■ WHAT NEEDS TO BE DONE ■
Rewrite the records below as a JSON list of strings, one string per line, omitting blank lines.
— START ITEMS —
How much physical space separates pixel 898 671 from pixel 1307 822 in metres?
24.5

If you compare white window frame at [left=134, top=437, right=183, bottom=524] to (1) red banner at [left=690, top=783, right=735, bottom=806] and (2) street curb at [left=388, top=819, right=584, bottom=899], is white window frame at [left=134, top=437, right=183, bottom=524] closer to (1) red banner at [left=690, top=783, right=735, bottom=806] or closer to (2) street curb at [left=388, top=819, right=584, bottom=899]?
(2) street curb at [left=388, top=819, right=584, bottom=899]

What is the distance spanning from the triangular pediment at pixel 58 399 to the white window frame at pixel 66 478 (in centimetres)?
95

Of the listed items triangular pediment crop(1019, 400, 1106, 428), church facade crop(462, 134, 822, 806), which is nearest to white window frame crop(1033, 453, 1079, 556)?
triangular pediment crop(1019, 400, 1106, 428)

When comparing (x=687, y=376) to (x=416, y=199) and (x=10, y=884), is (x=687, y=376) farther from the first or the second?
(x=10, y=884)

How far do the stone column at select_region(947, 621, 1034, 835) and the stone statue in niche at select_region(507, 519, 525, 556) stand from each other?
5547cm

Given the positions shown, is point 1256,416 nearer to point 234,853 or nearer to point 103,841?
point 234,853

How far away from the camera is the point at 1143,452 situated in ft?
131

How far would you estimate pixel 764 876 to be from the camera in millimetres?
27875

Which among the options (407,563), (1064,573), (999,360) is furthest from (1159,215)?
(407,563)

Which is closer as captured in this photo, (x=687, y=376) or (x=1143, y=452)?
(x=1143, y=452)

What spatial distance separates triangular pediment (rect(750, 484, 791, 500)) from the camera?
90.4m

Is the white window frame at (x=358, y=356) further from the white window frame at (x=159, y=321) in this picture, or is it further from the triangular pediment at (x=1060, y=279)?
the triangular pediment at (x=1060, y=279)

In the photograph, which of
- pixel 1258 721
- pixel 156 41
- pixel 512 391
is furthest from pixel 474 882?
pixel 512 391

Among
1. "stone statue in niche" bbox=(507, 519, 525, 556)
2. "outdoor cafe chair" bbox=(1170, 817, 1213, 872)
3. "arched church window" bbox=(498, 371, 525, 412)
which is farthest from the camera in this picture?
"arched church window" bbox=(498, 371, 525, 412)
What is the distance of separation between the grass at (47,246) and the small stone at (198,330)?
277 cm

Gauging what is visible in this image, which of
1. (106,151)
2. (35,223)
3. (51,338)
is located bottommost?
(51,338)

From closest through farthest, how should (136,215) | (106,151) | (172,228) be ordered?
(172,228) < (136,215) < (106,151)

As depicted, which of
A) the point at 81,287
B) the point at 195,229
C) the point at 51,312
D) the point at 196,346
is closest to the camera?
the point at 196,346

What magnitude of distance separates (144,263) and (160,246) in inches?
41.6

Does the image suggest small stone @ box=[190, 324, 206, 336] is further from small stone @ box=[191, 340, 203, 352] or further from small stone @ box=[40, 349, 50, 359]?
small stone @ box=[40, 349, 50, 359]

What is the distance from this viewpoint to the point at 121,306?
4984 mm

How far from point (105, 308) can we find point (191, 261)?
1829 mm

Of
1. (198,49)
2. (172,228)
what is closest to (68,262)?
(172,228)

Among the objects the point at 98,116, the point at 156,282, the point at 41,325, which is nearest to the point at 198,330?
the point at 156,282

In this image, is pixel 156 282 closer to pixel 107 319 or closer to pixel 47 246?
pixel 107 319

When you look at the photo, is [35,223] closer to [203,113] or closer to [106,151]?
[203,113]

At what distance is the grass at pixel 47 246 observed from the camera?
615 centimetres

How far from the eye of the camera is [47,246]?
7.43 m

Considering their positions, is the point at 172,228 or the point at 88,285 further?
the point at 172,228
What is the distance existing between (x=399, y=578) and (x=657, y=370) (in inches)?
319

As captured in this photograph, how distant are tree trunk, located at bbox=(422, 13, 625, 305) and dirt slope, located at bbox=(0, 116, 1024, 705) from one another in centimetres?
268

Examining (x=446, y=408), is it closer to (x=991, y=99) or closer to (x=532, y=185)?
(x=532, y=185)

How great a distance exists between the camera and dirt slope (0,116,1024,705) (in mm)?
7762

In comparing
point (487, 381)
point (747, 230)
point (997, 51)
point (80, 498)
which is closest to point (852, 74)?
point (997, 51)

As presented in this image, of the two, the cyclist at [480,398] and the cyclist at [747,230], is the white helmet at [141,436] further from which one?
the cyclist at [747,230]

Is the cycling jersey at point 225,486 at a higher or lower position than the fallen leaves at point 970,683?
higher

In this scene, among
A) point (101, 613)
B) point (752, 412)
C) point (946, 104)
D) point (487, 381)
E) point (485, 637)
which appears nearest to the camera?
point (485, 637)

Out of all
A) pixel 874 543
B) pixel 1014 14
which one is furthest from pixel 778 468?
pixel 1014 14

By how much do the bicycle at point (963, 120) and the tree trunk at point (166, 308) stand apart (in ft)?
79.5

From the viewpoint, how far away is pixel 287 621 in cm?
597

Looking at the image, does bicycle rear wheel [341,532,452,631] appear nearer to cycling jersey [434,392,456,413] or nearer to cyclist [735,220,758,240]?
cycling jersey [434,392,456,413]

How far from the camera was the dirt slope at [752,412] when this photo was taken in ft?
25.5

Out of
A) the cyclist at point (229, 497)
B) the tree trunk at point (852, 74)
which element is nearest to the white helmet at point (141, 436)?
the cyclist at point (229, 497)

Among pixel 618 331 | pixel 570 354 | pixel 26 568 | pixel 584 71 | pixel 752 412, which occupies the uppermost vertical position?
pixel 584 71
— END ITEMS —
■ FINAL RESULT ■
[
  "How much physical space separates pixel 898 671 from pixel 1307 822 in metres?",
  "24.5",
  "If you compare white window frame at [left=134, top=437, right=183, bottom=524] to (1) red banner at [left=690, top=783, right=735, bottom=806] and (2) street curb at [left=388, top=819, right=584, bottom=899], is white window frame at [left=134, top=437, right=183, bottom=524] closer to (1) red banner at [left=690, top=783, right=735, bottom=806] or closer to (2) street curb at [left=388, top=819, right=584, bottom=899]?",
  "(2) street curb at [left=388, top=819, right=584, bottom=899]",
  "What is the distance spanning from the triangular pediment at pixel 58 399 to the white window frame at pixel 66 478 (in centimetres)?",
  "95",
  "Of the listed items triangular pediment crop(1019, 400, 1106, 428), church facade crop(462, 134, 822, 806), which is nearest to white window frame crop(1033, 453, 1079, 556)?",
  "triangular pediment crop(1019, 400, 1106, 428)",
  "When comparing (x=687, y=376) to (x=416, y=199) and (x=10, y=884), is (x=687, y=376) farther from the first or the second?",
  "(x=10, y=884)",
  "How far do the stone column at select_region(947, 621, 1034, 835) and the stone statue in niche at select_region(507, 519, 525, 556) stand from each other?",
  "5547cm",
  "Given the positions shown, is point 1256,416 nearer to point 234,853 or nearer to point 103,841?",
  "point 234,853",
  "How far away from the camera is the point at 1143,452 situated in ft?",
  "131",
  "How far would you estimate pixel 764 876 to be from the camera in millimetres?",
  "27875",
  "Which among the options (407,563), (1064,573), (999,360) is furthest from (1159,215)?",
  "(407,563)",
  "Which is closer as captured in this photo, (x=687, y=376) or (x=1143, y=452)?",
  "(x=1143, y=452)",
  "What spatial distance separates triangular pediment (rect(750, 484, 791, 500)) from the camera?",
  "90.4m",
  "Is the white window frame at (x=358, y=356) further from the white window frame at (x=159, y=321) in this picture, or is it further from the triangular pediment at (x=1060, y=279)?",
  "the triangular pediment at (x=1060, y=279)",
  "In the photograph, which of",
  "- pixel 1258 721",
  "- pixel 156 41",
  "- pixel 512 391",
  "is furthest from pixel 474 882?",
  "pixel 512 391",
  "Among",
  "1. \"stone statue in niche\" bbox=(507, 519, 525, 556)",
  "2. \"outdoor cafe chair\" bbox=(1170, 817, 1213, 872)",
  "3. \"arched church window\" bbox=(498, 371, 525, 412)",
  "which is farthest from the camera in this picture?",
  "\"arched church window\" bbox=(498, 371, 525, 412)",
  "What is the distance of separation between the grass at (47,246) and the small stone at (198,330)?",
  "277 cm",
  "Gauging what is visible in this image, which of",
  "1. (106,151)",
  "2. (35,223)",
  "3. (51,338)",
  "is located bottommost?",
  "(51,338)",
  "From closest through farthest, how should (136,215) | (106,151) | (172,228) be ordered?",
  "(172,228) < (136,215) < (106,151)",
  "As depicted, which of",
  "A) the point at 81,287",
  "B) the point at 195,229",
  "C) the point at 51,312",
  "D) the point at 196,346",
  "is closest to the camera?",
  "the point at 196,346",
  "What magnitude of distance separates (144,263) and (160,246) in inches?",
  "41.6",
  "Does the image suggest small stone @ box=[190, 324, 206, 336] is further from small stone @ box=[191, 340, 203, 352] or further from small stone @ box=[40, 349, 50, 359]?",
  "small stone @ box=[40, 349, 50, 359]",
  "What is the distance from this viewpoint to the point at 121,306?",
  "4984 mm",
  "How far from point (105, 308) can we find point (191, 261)?",
  "1829 mm",
  "Of",
  "1. (198,49)",
  "2. (172,228)",
  "what is closest to (68,262)?",
  "(172,228)",
  "Among the objects the point at 98,116, the point at 156,282, the point at 41,325, which is nearest to the point at 198,330?",
  "the point at 156,282",
  "In this image, is pixel 156 282 closer to pixel 107 319 or closer to pixel 47 246?",
  "pixel 107 319",
  "When you look at the photo, is [35,223] closer to [203,113] or closer to [106,151]?",
  "[203,113]",
  "At what distance is the grass at pixel 47 246 observed from the camera?",
  "615 centimetres",
  "How far from the eye of the camera is [47,246]?",
  "7.43 m",
  "Considering their positions, is the point at 172,228 or the point at 88,285 further?",
  "the point at 172,228",
  "What is the distance existing between (x=399, y=578) and (x=657, y=370) (in inches)?",
  "319",
  "As captured in this photograph, how distant are tree trunk, located at bbox=(422, 13, 625, 305) and dirt slope, located at bbox=(0, 116, 1024, 705) from one another in centimetres?",
  "268",
  "Examining (x=446, y=408), is it closer to (x=991, y=99) or closer to (x=532, y=185)?",
  "(x=532, y=185)",
  "How great a distance exists between the camera and dirt slope (0,116,1024,705) (in mm)?",
  "7762",
  "In comparing",
  "point (487, 381)",
  "point (747, 230)",
  "point (997, 51)",
  "point (80, 498)",
  "which is closest to point (852, 74)?",
  "point (997, 51)",
  "As presented in this image, of the two, the cyclist at [480,398] and the cyclist at [747,230], is the white helmet at [141,436] further from which one?",
  "the cyclist at [747,230]",
  "Is the cycling jersey at point 225,486 at a higher or lower position than the fallen leaves at point 970,683?",
  "higher",
  "In this scene, among",
  "A) point (101, 613)",
  "B) point (752, 412)",
  "C) point (946, 104)",
  "D) point (487, 381)",
  "E) point (485, 637)",
  "which appears nearest to the camera?",
  "point (485, 637)",
  "Out of all",
  "A) pixel 874 543",
  "B) pixel 1014 14",
  "which one is furthest from pixel 778 468?",
  "pixel 1014 14",
  "By how much do the bicycle at point (963, 120) and the tree trunk at point (166, 308) stand apart (in ft)?",
  "79.5",
  "From the viewpoint, how far away is pixel 287 621 in cm?",
  "597",
  "Looking at the image, does bicycle rear wheel [341,532,452,631] appear nearer to cycling jersey [434,392,456,413] or nearer to cyclist [735,220,758,240]?",
  "cycling jersey [434,392,456,413]",
  "How far from the camera was the dirt slope at [752,412] when this photo was taken in ft?",
  "25.5",
  "Out of",
  "A) the cyclist at point (229, 497)",
  "B) the tree trunk at point (852, 74)",
  "which element is nearest to the white helmet at point (141, 436)?",
  "the cyclist at point (229, 497)",
  "Among pixel 618 331 | pixel 570 354 | pixel 26 568 | pixel 584 71 | pixel 752 412, which occupies the uppermost vertical position?",
  "pixel 584 71"
]